OLDENBURG - Der Theologe Karl Barth hat vermutet: Im Himmel singen die Engel immer Bach. Doch wenn Gott ihnen mal nicht zuhört, dann vergnügen sie sich viel lieber mit Mozart. Also darf man schlussfolgern: Träte das Streichquartett „MozART group” bei ihnen auf, würden sie sofort einen Fanclub gründen.
Nun sind die vier Polen zum Glück sehr erdverbunden. Das kommt den Zuhörern im ausverkauften Großen Haus beim Neujahrskonzert des Vereins der Musikfreunde zugute. Sie finden Filip Jaslar und Michal Sikorski (Violine), Pawel Kowaluk (Viola) und Boleslaw Blaszczyk (Cello) jetzt schon himmlisch. Dass die Musiker-Komiker schließlich mit bandagierten Armen Arbeitsunfähigkeit anzeigen, bewahrt sie nicht vor Zugaben. Erst mit dem Finalsatz der „Kleinen Nachtmusik” werden sie entlassen.
Mozart ist Ausgangs- und Endpunkt und oft Zwischenstation. Zwei Takte aufwärts steigend als Einstieg, zwei abwärts als Abrundung, eine ebensolche Phrase als Antwort: Der Beginn der berühmtesten Serenade ist auch ein Meisterwerk musikalischer Ordnung und Ökonomie. Doch davon halten die Musiker nichts. Was hat der Wolfgang Amadeus bei seiner Nachtmusik nicht alles ausgelassen? Synkopen, Jodler, Balkanfolklore, Ragtimes.
Aber auch Rossini, Grieg, Boccherini, Beethoven, Rodrigo, Brahms, Joplin, die Beatles oder Elton John haben komponiert. „Elise” ist zu besingen, Ravels Bolero-Rhythmus mit den Füßen zu klackern. Geigen, Bratsche und Cello fordern innovative Spieltechniken. „MozART” macht nicht nur ein Programm für Engel sondern notfalls auch für Banausen. Diese Mischung in der Schwebe zwischen Überfeinerung und Plattheit zu halten, zwischen Natürlichkeit und Nachdrucksschwere, ist die hohe Kunst der Polen und ihre Versicherung gegen Klamauk. Da können sie auch Opernsänger Alexej Kosarev auf die Bühne lotsen und mit ihm „O sole mio” schmettern.
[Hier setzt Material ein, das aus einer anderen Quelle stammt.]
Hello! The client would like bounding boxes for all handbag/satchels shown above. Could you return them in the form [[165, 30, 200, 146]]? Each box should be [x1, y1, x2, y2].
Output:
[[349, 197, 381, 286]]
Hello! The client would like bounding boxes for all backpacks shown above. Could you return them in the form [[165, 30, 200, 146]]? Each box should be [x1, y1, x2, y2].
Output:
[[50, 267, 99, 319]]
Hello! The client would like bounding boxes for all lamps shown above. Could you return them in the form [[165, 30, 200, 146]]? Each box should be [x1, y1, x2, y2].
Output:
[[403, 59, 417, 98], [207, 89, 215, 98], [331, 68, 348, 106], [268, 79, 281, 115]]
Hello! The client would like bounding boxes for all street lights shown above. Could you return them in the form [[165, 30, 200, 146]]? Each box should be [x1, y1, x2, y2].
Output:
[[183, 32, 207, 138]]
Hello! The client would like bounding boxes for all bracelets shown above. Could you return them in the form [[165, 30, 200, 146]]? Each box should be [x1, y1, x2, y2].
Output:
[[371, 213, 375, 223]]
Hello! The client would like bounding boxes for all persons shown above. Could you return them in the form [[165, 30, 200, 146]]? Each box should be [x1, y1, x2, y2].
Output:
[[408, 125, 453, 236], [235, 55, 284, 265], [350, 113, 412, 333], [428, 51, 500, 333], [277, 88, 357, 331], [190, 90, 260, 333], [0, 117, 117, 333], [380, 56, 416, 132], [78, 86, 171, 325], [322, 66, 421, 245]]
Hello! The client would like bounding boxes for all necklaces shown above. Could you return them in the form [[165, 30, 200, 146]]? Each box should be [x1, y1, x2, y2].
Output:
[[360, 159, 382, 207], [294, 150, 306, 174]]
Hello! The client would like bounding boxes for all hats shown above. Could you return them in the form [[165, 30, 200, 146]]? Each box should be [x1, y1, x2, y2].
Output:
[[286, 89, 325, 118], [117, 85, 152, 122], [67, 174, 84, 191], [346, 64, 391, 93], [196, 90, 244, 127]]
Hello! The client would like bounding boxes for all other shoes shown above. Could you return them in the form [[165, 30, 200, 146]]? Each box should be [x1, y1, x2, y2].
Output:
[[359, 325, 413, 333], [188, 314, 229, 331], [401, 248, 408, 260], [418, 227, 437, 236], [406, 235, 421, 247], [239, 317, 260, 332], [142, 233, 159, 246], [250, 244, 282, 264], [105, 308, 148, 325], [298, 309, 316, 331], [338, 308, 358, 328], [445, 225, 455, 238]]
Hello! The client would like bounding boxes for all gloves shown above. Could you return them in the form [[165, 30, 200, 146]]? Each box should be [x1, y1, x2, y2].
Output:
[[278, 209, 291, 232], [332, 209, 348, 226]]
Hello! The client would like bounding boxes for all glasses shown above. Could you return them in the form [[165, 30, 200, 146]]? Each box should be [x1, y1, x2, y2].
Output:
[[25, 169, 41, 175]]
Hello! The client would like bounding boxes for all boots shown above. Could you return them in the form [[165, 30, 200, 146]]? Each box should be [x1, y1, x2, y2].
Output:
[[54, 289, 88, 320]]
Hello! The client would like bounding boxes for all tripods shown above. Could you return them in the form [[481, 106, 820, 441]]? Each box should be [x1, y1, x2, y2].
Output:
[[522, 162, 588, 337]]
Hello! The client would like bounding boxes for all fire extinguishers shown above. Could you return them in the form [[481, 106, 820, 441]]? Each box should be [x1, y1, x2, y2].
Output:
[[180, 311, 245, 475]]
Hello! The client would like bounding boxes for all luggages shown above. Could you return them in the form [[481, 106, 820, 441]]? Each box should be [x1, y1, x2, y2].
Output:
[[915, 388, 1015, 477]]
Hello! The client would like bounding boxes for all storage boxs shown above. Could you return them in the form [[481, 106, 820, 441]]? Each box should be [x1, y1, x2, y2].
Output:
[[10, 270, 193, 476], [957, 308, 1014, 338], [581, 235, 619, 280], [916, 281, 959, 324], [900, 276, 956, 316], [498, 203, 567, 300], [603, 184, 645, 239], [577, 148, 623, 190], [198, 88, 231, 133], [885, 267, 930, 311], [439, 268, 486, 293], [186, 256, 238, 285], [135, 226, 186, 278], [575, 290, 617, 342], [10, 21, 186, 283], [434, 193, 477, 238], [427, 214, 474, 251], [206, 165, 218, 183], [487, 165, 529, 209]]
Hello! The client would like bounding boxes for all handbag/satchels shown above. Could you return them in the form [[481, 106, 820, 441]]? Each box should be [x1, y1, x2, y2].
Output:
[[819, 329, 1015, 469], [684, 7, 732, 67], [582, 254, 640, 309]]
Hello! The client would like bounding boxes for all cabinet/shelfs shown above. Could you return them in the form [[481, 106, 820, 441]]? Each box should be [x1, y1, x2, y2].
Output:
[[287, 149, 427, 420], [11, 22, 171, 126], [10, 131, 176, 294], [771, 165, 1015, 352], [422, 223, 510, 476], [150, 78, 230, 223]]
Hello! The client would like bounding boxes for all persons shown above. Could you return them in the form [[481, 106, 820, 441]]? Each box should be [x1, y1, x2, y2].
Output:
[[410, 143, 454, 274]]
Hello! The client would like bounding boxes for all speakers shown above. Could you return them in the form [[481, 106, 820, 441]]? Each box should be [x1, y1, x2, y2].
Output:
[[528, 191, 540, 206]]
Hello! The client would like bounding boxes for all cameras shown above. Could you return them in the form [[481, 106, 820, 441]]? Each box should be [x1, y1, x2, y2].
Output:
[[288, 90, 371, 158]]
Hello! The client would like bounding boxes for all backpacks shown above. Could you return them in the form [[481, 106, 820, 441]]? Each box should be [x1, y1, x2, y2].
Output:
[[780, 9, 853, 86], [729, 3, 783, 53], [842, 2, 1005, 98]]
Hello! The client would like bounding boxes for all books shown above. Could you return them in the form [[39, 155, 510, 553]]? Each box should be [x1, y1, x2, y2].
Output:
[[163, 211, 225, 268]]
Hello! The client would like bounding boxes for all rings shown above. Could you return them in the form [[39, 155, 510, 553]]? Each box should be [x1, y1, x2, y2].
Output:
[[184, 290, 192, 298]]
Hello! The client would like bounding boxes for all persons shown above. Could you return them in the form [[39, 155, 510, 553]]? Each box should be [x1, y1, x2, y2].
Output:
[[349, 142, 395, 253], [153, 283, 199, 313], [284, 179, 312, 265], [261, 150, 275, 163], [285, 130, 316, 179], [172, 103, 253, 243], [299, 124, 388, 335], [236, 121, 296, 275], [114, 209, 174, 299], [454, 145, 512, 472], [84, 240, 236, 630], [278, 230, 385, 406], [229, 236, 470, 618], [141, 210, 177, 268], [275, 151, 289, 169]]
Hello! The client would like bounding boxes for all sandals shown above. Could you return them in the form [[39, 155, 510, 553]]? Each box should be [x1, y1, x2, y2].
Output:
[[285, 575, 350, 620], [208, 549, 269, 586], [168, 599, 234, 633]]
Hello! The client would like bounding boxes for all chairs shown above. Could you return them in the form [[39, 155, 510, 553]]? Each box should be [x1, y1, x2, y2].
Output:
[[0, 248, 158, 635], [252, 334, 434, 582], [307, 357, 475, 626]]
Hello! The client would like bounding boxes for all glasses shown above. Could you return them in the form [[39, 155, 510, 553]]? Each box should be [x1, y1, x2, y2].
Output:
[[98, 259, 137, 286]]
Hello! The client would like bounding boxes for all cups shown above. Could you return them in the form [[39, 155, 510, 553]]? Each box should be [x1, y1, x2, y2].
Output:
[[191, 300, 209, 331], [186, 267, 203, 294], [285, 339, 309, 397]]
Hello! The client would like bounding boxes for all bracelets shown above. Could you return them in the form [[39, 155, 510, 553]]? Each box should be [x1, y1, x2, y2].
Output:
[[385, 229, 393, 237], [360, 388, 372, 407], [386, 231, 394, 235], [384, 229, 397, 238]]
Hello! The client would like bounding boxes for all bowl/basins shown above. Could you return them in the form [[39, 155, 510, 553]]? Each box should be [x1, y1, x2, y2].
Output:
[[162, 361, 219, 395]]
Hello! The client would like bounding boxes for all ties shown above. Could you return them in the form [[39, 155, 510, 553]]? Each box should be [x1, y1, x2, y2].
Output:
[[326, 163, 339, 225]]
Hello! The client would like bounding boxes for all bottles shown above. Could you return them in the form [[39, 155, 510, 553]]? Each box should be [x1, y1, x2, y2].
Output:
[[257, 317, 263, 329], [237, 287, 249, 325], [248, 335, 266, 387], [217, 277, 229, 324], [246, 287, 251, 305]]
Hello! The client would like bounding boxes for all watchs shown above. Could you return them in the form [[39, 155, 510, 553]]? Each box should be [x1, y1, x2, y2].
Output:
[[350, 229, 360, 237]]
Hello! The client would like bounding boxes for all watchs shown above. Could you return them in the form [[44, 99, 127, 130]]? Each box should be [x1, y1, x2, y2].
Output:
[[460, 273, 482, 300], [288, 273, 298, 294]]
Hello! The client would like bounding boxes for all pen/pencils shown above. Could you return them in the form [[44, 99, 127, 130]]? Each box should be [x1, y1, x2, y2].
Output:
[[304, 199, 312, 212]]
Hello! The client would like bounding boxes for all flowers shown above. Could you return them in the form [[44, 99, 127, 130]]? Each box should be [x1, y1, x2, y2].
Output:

Jaslar trägt als Primgeiger erfrischend schwer an der Verantwortung fürs Quartett. Kompagnon Sikorski schlägt gern über die Stränge. Kowaluk hält die Fahne des seriösen Künstlertums hoch. Blaszczyk ergründet den Sinn des Musikerlebens. Die endlose Basslinie im Kanon von Pachelbel erlaubt ihm Bedenkzeit. Einst stand er vor der großen Karriere, was er lässig mit den Eingangstakten von Haydns C-Dur-Konzert betont. Aber nun streicht er diese 28 Kanon-Takte, immer Halbe hin und her. Da kommt über die Jahre eine ordentliche Bogenstrecke heraus: „Von Cottbus nach Leipzig - aber über Rostock!“ Gut, dass manchmal Pizzicati die Wege verkürzen.
Und gut, dass im Namen Mozarts körperlich Nahrhaftes auf dem Markt ist. Was gibt es neben der Gage zum Künstlerlohn? Mozartkugeln.